▸ Problem to solve: In the text on valuing shares below, what is the fair market value of quoted shares and securities received through a transaction on a recognized stock exchange?

▸ Reading passage:
══════════════════════════════
19. Valuation of Shares for the purpose of section 56(2) :
As per Rule 11UA(c) the valuation of shares and securities shall be done as under-
(a) Fair market value of quoted shares and securities : the fair market value of quoted shares and securities shall be determined in the following manner, namely;-
(i) if the quoted shares and securities are received by way of transaction carried out through any recognized stock exchange, the fair market value of such shares and securities shall be the transaction value as recorded in such stock exchange;
(ii) if such quoted shares and securities are received by way of transaction carried out other than through any recognized stock exchange, the fair market value of such shares and securities shall be,-
(a) the lowest price of such shares and securities quoted on any recognized stock exchange on the valuation date, and
(b) the lowest price of such shares and securities on any recognized stock exchange on a date immediately preceding the valuation date when such shares and securities were traded on such stock exchange, in cases where on the valuation date there is no trading in such shares and securities on any recognized stock exchange;
(b) Fair market value of unquoted equity shares : the fair market value of unquoted equity shares shall be the value, on the valuation date, of such unquoted equity shares as determined in the following manner namely;-
The fair market value of unquoted equity shares = (A-L) / (PE)
Where, A= Book value of the assets in Balance Sheet as reduced by any amount paid as advance tax under the Income-tax Act and any amount shown in the balance sheet including the debit balance of the profit and loss account or the profit and loss appropriation account which does not represent the value of any asset.
L= Book value of liabilities shown in the Balance Sheet but not including the following amounts:-
(i) the paid-up capital in respect of equity shares;
(ii) the amount set apart for payment of dividends on preference shares and equity shares where such dividends have not been declared before the date of transfer at a general body meeting of the company;
(iii) reserves, by whatever name called, other than those set apart towards depreciation;
(iv) credit balance of the profit and loss account;
(v) any amount representing provision for taxation, other than amount paid as advance tax under the Income-tax Act, to the extent of the excess over the tax payable with reference to the book profits in accordance with the law applicable thereto;
(vi) any amount representing provisions made for meeting liabilities, other than ascertained liabilities;
(vii any amount representing contingent liabilities other than arrears of dividends payable in respect of cumulative preference shares.
══════════════════════════════
▸ Supplied entries:
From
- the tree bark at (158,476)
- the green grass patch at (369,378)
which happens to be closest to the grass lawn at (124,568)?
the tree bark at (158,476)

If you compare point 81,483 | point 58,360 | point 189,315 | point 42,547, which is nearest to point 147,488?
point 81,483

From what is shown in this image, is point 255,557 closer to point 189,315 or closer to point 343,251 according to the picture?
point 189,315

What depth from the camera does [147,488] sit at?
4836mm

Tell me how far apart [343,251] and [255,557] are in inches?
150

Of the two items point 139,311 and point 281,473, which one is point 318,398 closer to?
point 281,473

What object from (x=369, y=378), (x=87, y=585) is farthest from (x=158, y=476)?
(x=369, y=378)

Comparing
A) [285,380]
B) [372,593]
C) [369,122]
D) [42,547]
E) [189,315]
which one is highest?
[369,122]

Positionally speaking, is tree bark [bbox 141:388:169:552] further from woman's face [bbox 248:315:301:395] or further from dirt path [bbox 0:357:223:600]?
══════════════════════════════
▸ Task output: The transaction value as recorded in that stock exchange.